The Most Expensive One-Byte Mistake (2011) - c89X
https://queue.acm.org/detail.cfm?id=2010365
======
fargle
Not the worst paper, but I had to get to the bottom before the author regains
partial sanity. Of course we shouldn't really blame K&R(&K) for the _mistake_
right? (a little backhanded argument, IMHO).

Except, um, it wasn't a mistake. It was an on-purpose. They were fully aware
of the pros and cons of the approach they picked, and the long term success of
their systems is testament to them balancing those trades, and a hundred
others, very effectively.

The author even goes on to explain he had no information about why they choose
that option. Which undercuts the whole argument. Still, a sensational headline
though!

Furthermore null-terminated strings are not the _cause_ of any particular
problem. They work fine. They are merely a contributing factor to the bugs.
The enable a certain class of common bugs, but do not cause them.

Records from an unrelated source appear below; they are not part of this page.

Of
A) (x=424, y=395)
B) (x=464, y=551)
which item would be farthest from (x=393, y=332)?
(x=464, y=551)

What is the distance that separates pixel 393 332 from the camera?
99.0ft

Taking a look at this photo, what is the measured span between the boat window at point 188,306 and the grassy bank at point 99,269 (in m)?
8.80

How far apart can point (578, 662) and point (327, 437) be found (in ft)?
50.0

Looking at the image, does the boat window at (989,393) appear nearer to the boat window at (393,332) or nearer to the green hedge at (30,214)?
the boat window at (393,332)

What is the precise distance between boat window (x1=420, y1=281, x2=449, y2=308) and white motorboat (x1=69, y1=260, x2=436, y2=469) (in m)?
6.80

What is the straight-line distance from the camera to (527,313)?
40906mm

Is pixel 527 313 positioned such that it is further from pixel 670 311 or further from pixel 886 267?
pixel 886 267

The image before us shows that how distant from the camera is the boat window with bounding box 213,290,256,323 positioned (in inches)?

I'll tell you another not-a-mistake they made. Making things like string
handling part of the library, written in the high(ish)-level language, not
part of the compiler and language itself. You are completely free to use
whatever kind of strings you want, if they are better. Like
[http://bstring.sourceforge.net](http://bstring.sourceforge.net). Which I have
never done - why? because C-strings work just fine for what I need. But the
library is just a toolbox and C-strings are one of those tools.

It is a poor workman indeed who blames his tools.